UK to train 100 PhD students in data science
A new PhD programme to develop techniques to handle the vast amounts of data being generated by experiments and facilities has been launched by the UK’s Science and Technology Facilities Council (STFC). Around 100 PhD students will be trained, at a cost of £10m, to analyse data in areas such as astrophysics, accelerator science, nuclear and particle physics, as well as tackle problems posed by industry.
Data scientists use computer, statistical and programming techniques to extract information from large datasets – many of which would take years to analyse manually. Modern observational and experimental facilities allow researchers to gather vast amounts of data, but many more specialists are needed, the STFC says, to make sense of it and help make new discoveries. The STFC adds that the cash will be used to train students in data-intensive science through cutting-edge research projects and targeted academic-training programmes, complemented by secondments to national and international partners.
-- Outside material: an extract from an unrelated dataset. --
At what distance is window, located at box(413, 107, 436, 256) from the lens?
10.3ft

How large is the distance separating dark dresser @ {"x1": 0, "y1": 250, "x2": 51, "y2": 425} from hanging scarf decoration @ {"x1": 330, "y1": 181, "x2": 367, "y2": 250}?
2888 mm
Most of the funding comes from a £90m investment for 1000 new PhD places, mainly in science, technology, engineering and mathematics, that was announced earlier this year by the UK government. The PhD data students will be trained at eight new Centres for Doctoral Training (CDT) in data-intensive science based at 19 UK universities, which include Bristol, Cambridge, Swansea, Sussex and Queen Mary.
“This investment will not only bring on the next generation of much-needed data scientists with the skills and knowledge to become leaders in the field, it will be crucial in ensuring the UK research sector and the UK economy remains competitive on the world stage,” says Grahame Blair, the STFC’s executive director of programmes, adding that the investment will build on the big data challenges facing physics.
Stephen Fairhurst, a gravitational-wave physicist at Cardiff University who is director of its Data Innovation Research Institute, says that the CDTs are exciting as they will give students training in cutting-edge big-data methods to apply to both research problems in physics and astronomy, and to real-world problems.